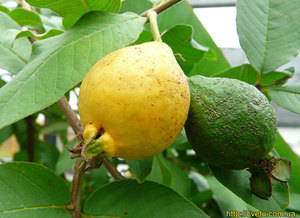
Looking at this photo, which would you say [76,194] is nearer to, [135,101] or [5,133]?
[135,101]

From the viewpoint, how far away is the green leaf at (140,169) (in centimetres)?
62

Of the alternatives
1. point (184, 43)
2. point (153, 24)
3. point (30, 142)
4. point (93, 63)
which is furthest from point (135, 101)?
point (30, 142)

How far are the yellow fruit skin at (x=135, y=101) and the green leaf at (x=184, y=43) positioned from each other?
306 mm

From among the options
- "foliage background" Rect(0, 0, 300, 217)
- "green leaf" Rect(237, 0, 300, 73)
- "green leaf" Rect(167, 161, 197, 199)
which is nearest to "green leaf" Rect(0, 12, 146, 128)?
"foliage background" Rect(0, 0, 300, 217)

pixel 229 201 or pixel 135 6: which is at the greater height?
pixel 135 6

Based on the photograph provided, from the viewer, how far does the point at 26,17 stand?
926 mm

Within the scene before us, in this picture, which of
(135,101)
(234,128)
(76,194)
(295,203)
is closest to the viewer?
(135,101)

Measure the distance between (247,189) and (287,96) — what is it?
261 millimetres

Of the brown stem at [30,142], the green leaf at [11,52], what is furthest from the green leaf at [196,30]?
the brown stem at [30,142]

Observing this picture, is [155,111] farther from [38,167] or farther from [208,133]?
[38,167]

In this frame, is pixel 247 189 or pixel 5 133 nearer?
pixel 247 189

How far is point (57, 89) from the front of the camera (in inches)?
19.3


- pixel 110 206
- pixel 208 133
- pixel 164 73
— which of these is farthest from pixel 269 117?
pixel 110 206

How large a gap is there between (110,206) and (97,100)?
0.93ft
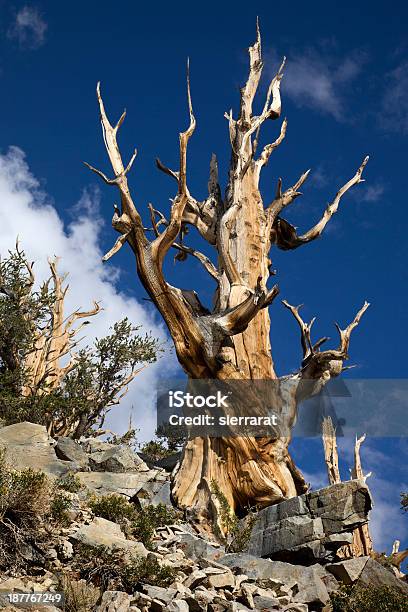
::::
◆ WRITTEN TASK: Turn the part of the listing that opens with the line containing "From among the options" and runs through the end of the listing into a numbered list, dropping blank lines. Leave the pictures out.

◆ FINAL RESULT:
1. From among the options
2. - "foliage background" Rect(0, 0, 300, 217)
3. - "green leaf" Rect(237, 0, 300, 73)
4. - "green leaf" Rect(167, 161, 197, 199)
5. which is nearest to "green leaf" Rect(0, 12, 146, 128)?
6. "foliage background" Rect(0, 0, 300, 217)
7. pixel 229 201 or pixel 135 6: which is at the greater height?
8. pixel 135 6
9. Based on the photograph provided, from the viewer, how far does the point at 26,17 stand?
10. 926 mm
11. Within the scene before us, in this picture, which of
12. (135,101)
13. (234,128)
14. (76,194)
15. (295,203)
16. is closest to the viewer?
17. (135,101)
18. Measure the distance between (247,189) and (287,96) — what is it?
19. 261 millimetres
20. Of the brown stem at [30,142], the green leaf at [11,52], what is furthest from the green leaf at [196,30]?
21. the brown stem at [30,142]
22. Observing this picture, is [155,111] farther from [38,167] or farther from [208,133]?
23. [38,167]
24. In this frame, is pixel 247 189 or pixel 5 133 nearer?
25. pixel 247 189
26. How far is point (57, 89) from the front of the camera (in inches)?
27. 19.3
28. - pixel 110 206
29. - pixel 208 133
30. - pixel 164 73
31. — which of these is farthest from pixel 269 117?
32. pixel 110 206
33. How large a gap is there between (110,206) and (97,100)?
34. 0.93ft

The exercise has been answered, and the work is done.